Use of Command & Control Server
This incident is not the first time when the malicious Command & Control Server has been used. The same developer had developed all the infected apps. But some of them had been directed towards different nations. This is evident from the fact that some applications had been specifically dedicated to religious groups such as the Islamic World – Qibla or Ramadan Times 2019. But there were other applications as well that had been directed towards other groups like:
- Smart Video Compressor.
- Smart GPS Speedometer.
- FM Radio – Internet Radio.
- EMI Calculator & Loan Planner, etc.
Even though the wide range of apps seemed to be aimed by a diverse group of individuals, they all were communicating with one Command & Control server. Dr. Web had previously analyzed it, and it was used in various other malicious campaigns that had affected more than 101.7 million Android users.

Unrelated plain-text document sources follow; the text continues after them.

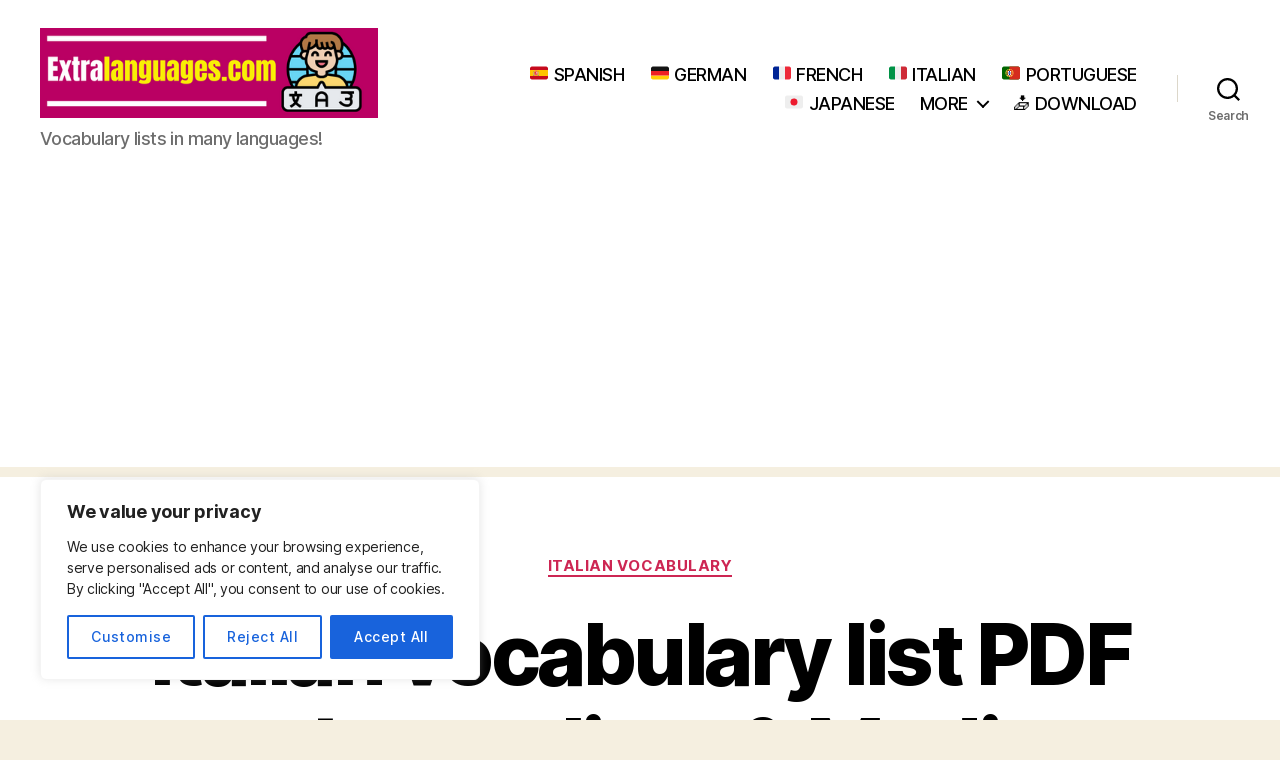

--- FILE ---
content_type: text/html; charset=utf-8
request_url: https://www.google.com/recaptcha/api2/aframe
body_size: 269
content:
<!DOCTYPE HTML><html><head><meta http-equiv="content-type" content="text/html; charset=UTF-8"></head><body><script nonce="wJCE5wBRNw2IqT8TBmlWLA">/** Anti-fraud and anti-abuse applications only. See google.com/recaptcha */ try{var clients={'sodar':'https://pagead2.googlesyndication.com/pagead/sodar?'};window.addEventListener("message",function(a){try{if(a.source===window.parent){var b=JSON.parse(a.data);var c=clients[b['id']];if(c){var d=document.createElement('img');d.src=c+b['params']+'&rc='+(localStorage.getItem("rc::a")?sessionStorage.getItem("rc::b"):"");window.document.body.appendChild(d);sessionStorage.setItem("rc::e",parseInt(sessionStorage.getItem("rc::e")||0)+1);localStorage.setItem("rc::h",'1768599775522');}}}catch(b){}});window.parent.postMessage("_grecaptcha_ready", "*");}catch(b){}</script></body></html>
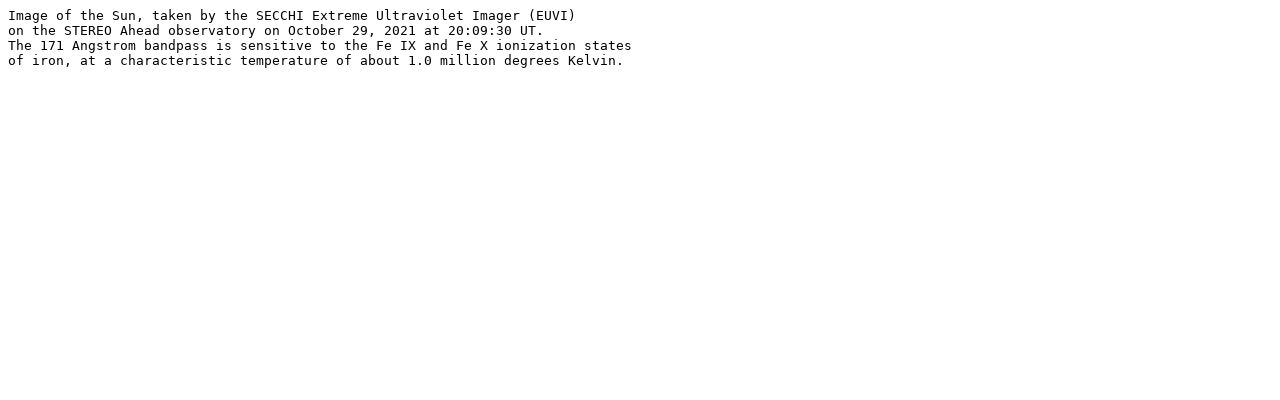

--- FILE ---
content_type: text/plain; charset=UTF-8
request_url: https://stereo.gsfc.nasa.gov/browse/2021/10/29/ahead/euvi/171/caption/20211029_200930_n4euA_171.txt
body_size: 297
content:
Image of the Sun, taken by the SECCHI Extreme Ultraviolet Imager (EUVI)
on the STEREO Ahead observatory on October 29, 2021 at 20:09:30 UT.
The 171 Angstrom bandpass is sensitive to the Fe IX and Fe X ionization states
of iron, at a characteristic temperature of about 1.0 million degrees Kelvin.
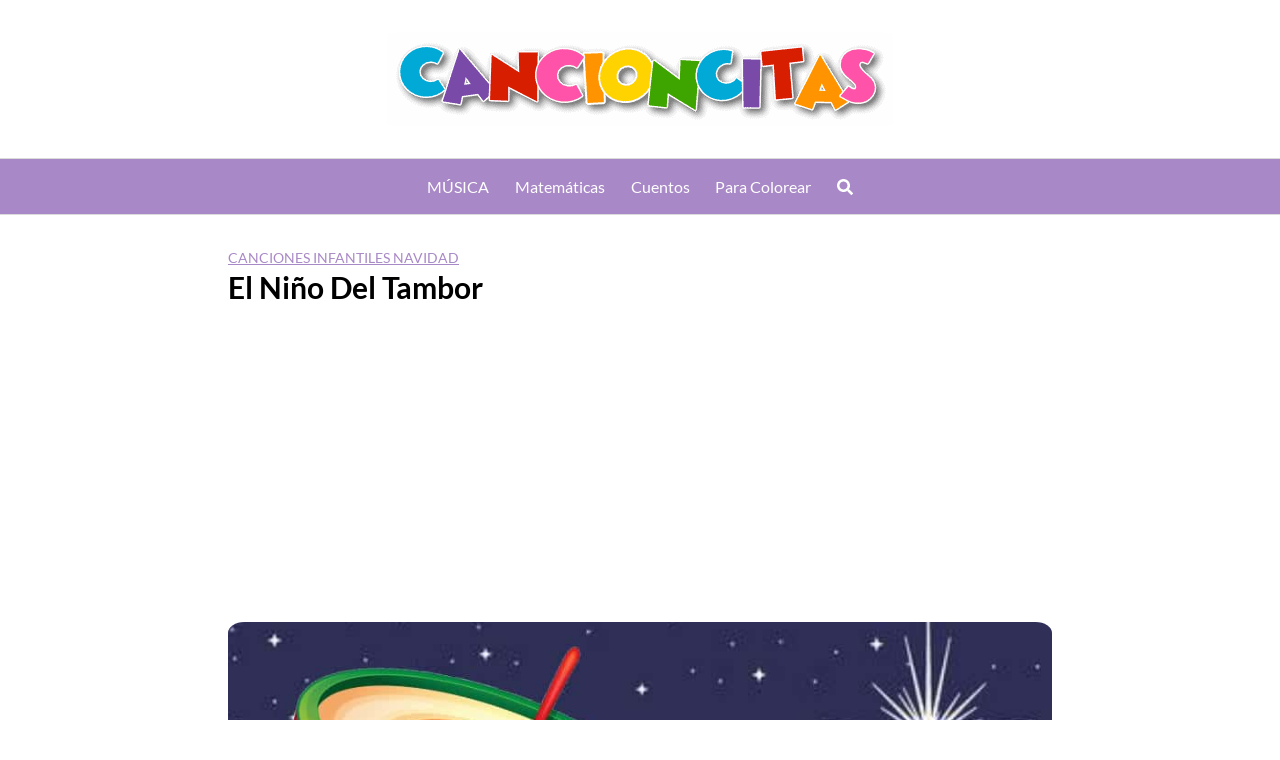

--- FILE ---
content_type: text/html; charset=utf-8
request_url: https://www.google.com/recaptcha/api2/aframe
body_size: 267
content:
<!DOCTYPE HTML><html><head><meta http-equiv="content-type" content="text/html; charset=UTF-8"></head><body><script nonce="6ooc-fwKzFkIezXCuD-r6g">/** Anti-fraud and anti-abuse applications only. See google.com/recaptcha */ try{var clients={'sodar':'https://pagead2.googlesyndication.com/pagead/sodar?'};window.addEventListener("message",function(a){try{if(a.source===window.parent){var b=JSON.parse(a.data);var c=clients[b['id']];if(c){var d=document.createElement('img');d.src=c+b['params']+'&rc='+(localStorage.getItem("rc::a")?sessionStorage.getItem("rc::b"):"");window.document.body.appendChild(d);sessionStorage.setItem("rc::e",parseInt(sessionStorage.getItem("rc::e")||0)+1);localStorage.setItem("rc::h",'1769058927022');}}}catch(b){}});window.parent.postMessage("_grecaptcha_ready", "*");}catch(b){}</script></body></html>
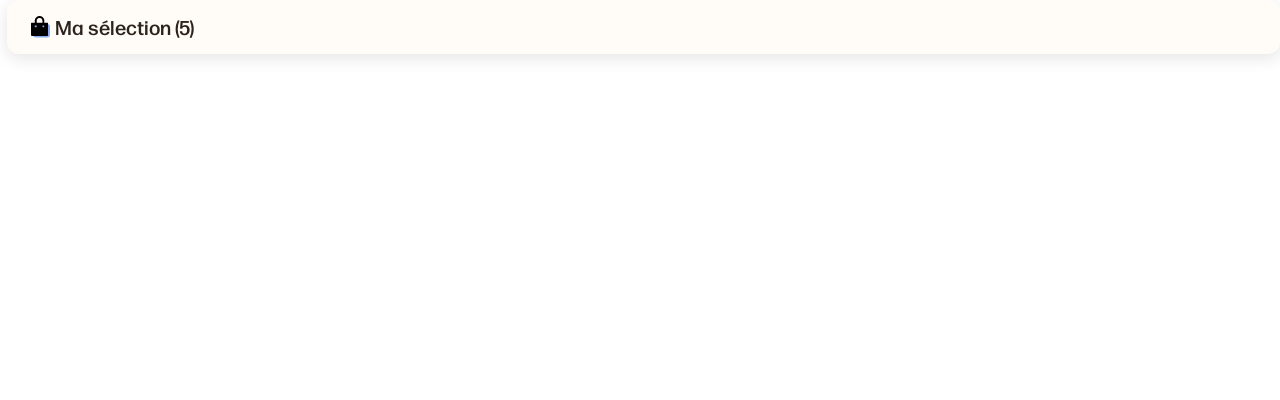

--- FILE ---
content_type: text/html; charset=utf-8
request_url: https://sfnd.basecdi.fr/pmb/opac_css/cart_info.php?id=25926&lvl=analysis&header=
body_size: 798
content:
<!DOCTYPE html>
<html lang='fr'>
<head>
    <meta charset="utf-8" />
    <meta name='robots' content='noindex, nofollow'>
</head>
<body id='cart_info_body' class='cart_info_body'>
    <span id='cart_info_iframe_content' class='basket_is_not_empty'><script>
		var msg_notice_title_basket = 'Ajouter à ma sélection';
		var msg_record_display_add_to_cart = 'Ajouter à ma sélection';
		var msg_notice_title_basket_exist = 'Cette notice est présente dans votre sélection';
		var msg_notice_basket_remove = 'Retirer de votre panier';
		</script><script src='./includes/javascript/cart.js'></script><link rel="stylesheet" href="./styles/citedoc_2025/citedoc_2025.css?1753178592" /><script>
			var pmb_img_basket_small_20x20 = './styles/citedoc_2025/images/basket_small_20x20.png';
			var pmb_img_basket_exist = './images/basket_exist.png';
			var pmb_img_white_basket = './styles/citedoc_2025/images/white_basket.png';
			var pmb_img_record_in_basket = './styles/citedoc_2025/images/record_in_basket.png';
			var pmb_img_extended_record_in_basket = './styles/citedoc_2025/images/extended_record_in_basket.png';
			var pmb_img_extended_record_white_basket = './styles/citedoc_2025/images/extended_record_white_basket.png';
			changeBasketImage('511416', '', "");
		</script><script>
			var pmb_img_basket_small_20x20 = './styles/citedoc_2025/images/basket_small_20x20.png';
			var pmb_img_basket_exist = './images/basket_exist.png';
			var pmb_img_white_basket = './styles/citedoc_2025/images/white_basket.png';
			var pmb_img_record_in_basket = './styles/citedoc_2025/images/record_in_basket.png';
			var pmb_img_extended_record_in_basket = './styles/citedoc_2025/images/extended_record_in_basket.png';
			var pmb_img_extended_record_white_basket = './styles/citedoc_2025/images/extended_record_white_basket.png';
			changeBasketImage('511420', '', "");
		</script><script>
			var pmb_img_basket_small_20x20 = './styles/citedoc_2025/images/basket_small_20x20.png';
			var pmb_img_basket_exist = './images/basket_exist.png';
			var pmb_img_white_basket = './styles/citedoc_2025/images/white_basket.png';
			var pmb_img_record_in_basket = './styles/citedoc_2025/images/record_in_basket.png';
			var pmb_img_extended_record_in_basket = './styles/citedoc_2025/images/extended_record_in_basket.png';
			var pmb_img_extended_record_white_basket = './styles/citedoc_2025/images/extended_record_white_basket.png';
			changeBasketImage('511421', '', "");
		</script><script>
			var pmb_img_basket_small_20x20 = './styles/citedoc_2025/images/basket_small_20x20.png';
			var pmb_img_basket_exist = './images/basket_exist.png';
			var pmb_img_white_basket = './styles/citedoc_2025/images/white_basket.png';
			var pmb_img_record_in_basket = './styles/citedoc_2025/images/record_in_basket.png';
			var pmb_img_extended_record_in_basket = './styles/citedoc_2025/images/extended_record_in_basket.png';
			var pmb_img_extended_record_white_basket = './styles/citedoc_2025/images/extended_record_white_basket.png';
			changeBasketImage('511425', '', "");
		</script><script>
			var pmb_img_basket_small_20x20 = './styles/citedoc_2025/images/basket_small_20x20.png';
			var pmb_img_basket_exist = './images/basket_exist.png';
			var pmb_img_white_basket = './styles/citedoc_2025/images/white_basket.png';
			var pmb_img_record_in_basket = './styles/citedoc_2025/images/record_in_basket.png';
			var pmb_img_extended_record_in_basket = './styles/citedoc_2025/images/extended_record_in_basket.png';
			var pmb_img_extended_record_white_basket = './styles/citedoc_2025/images/extended_record_white_basket.png';
			changeBasketImage('511453', '', "");
		</script><span class='img_basket'>
    <a href='index.php?lvl=show_cart' onClick="parent.document.location='index.php?lvl=show_cart'; return false;">
    <img src='./styles/citedoc_2025/images/basket_small_20x20.png' alt='' style='vertical-align:center; border:0px'/>&nbsp;<span class='label_basket'><span class="cartText">Ma sélection</span> <span class="pmb_basket_number">(5)</span></span>
    </a>
    </span></span></body>
</html>

--- FILE ---
content_type: text/css
request_url: https://sfnd.basecdi.fr/pmb/opac_css/styles/citedoc_2025/components/link.css
body_size: 1197
content:
.pmb-link-primary {
    font-weight: 500;
    font-family: var(--font-primary);
    text-decoration: none;
    margin-top: 0.5rem;
    display: inline-block;
    transition: var(--transition);
}

.pmb-link-primary::after {
    content: url('data:image/svg+xml,<svg xmlns="http://www.w3.org/2000/svg" width="7.877" height="10.975" viewBox="0 0 7.877 10.975"><g id="Groupe_3885" data-name="Groupe 3885" transform="translate(-648 -1340.489)"><path id="arrow-drop-down-fill" d="M13.438,15.438C12.122,15.438,7.592,10.408,8,10s10.157-.563,10.877,0S14.755,15.438,13.438,15.438Z" transform="translate(640.438 1359.438) rotate(-90)" fill="%2387BBF9"/><path id="arrow-drop-down-fill-2" data-name="arrow-drop-down-fill" d="M13.438,15.438,8,10H18.877Z" transform="translate(638 1359.438) rotate(-90)" fill="%232D231D"/></g></svg>');
    margin-left: 0.5rem;
    transition: var(--transition);
}

.pmb-link-primary:hover:after {
    margin-left: 0.25rem;
    transition: var(--transition);
}

.pmb-link-primary::before {
    content: "";
    position: absolute;
    height: 100%;
    width: 100%;
    top: 0;
    left: 0;
}


.pmb-links-list {
    margin-block: 2.5rem;
}

.pmb-links {
    margin-top: 1rem;
    display: inline-flex;
    max-height: 7rem;
    flex-direction: column;
    flex-wrap: wrap;
    row-gap: var(--spacing-sm);
    column-gap: var(--spacing-3xl);
}

.pmb-link-item {
    display: flex;
    align-items: center;
    gap: var(--spacing-sm);
    color: var(--c-black);
}

.pmb-link-item a {
    display: flex;
    align-items: center;
    gap: var(--spacing-xs);
    color: inherit;
}

.pmb-link-item::before {
    content: url('data:image/svg+xml,<svg xmlns="http://www.w3.org/2000/svg" viewBox="0 0 24 24" fill="%232D231D"><path d="M13.0607 8.11097L14.4749 9.52518C17.2086 12.2589 17.2086 16.691 14.4749 19.4247L14.1214 19.7782C11.3877 22.5119 6.95555 22.5119 4.22188 19.7782C1.48821 17.0446 1.48821 12.6124 4.22188 9.87874L5.6361 11.293C3.68348 13.2456 3.68348 16.4114 5.6361 18.364C7.58872 20.3166 10.7545 20.3166 12.7072 18.364L13.0607 18.0105C15.0133 16.0578 15.0133 12.892 13.0607 10.9394L11.6465 9.52518L13.0607 8.11097ZM19.7782 14.1214L18.364 12.7072C20.3166 10.7545 20.3166 7.58872 18.364 5.6361C16.4114 3.68348 13.2456 3.68348 11.293 5.6361L10.9394 5.98965C8.98678 7.94227 8.98678 11.1081 10.9394 13.0607L12.3536 14.4749L10.9394 15.8891L9.52518 14.4749C6.79151 11.7413 6.79151 7.30911 9.52518 4.57544L9.87874 4.22188C12.6124 1.48821 17.0446 1.48821 19.7782 4.22188C22.5119 6.95555 22.5119 11.3877 19.7782 14.1214Z"></path></svg>');
    display: flex;
    width: 1.5rem;
    height: auto;
}

.pmb-link-item a[target="_blank"]:after {
    display: flex;
    content: url('data:image/svg+xml,<svg id="fi_3489567" enable-background="new 0 0 20 20" height="12" viewBox="0 0 20 20" width="12" xmlns="http://www.w3.org/2000/svg"><g fill="%232D231D"><path d="m13 0v2h3.6l-9.3 9.3 1.4 1.4 9.3-9.3v3.6h2v-7z"></path><path d="m14 18h-12v-12h8v-2h-10v16h16v-10h-2z"></path></g></svg>');
}

@media (max-width: 40rem) {

    /* 640px */
    .pmb-links {
        max-height: unset;
    }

As per Dr. Web, for initiating targeted advertisements on the affected devices and load websites in the backdrop, a remote server had been used. In a few cases, the malware was also able to subscribe to its victims to fake services that could trigger credit card payments every month.
Bypassing Apple’s security Measure
When the research team dug deeper into the matter, it was able to find out that the Indian app maker had previously placed malicious applications in the Play store, where they had been terminated.
It is unclear whether the developer intentionally placed the malicious code in the applications or not. Researchers stated that this incident shows that iOS is being targeted by malicious apps regularly, and its malware-proof remedies seem to be ineffective.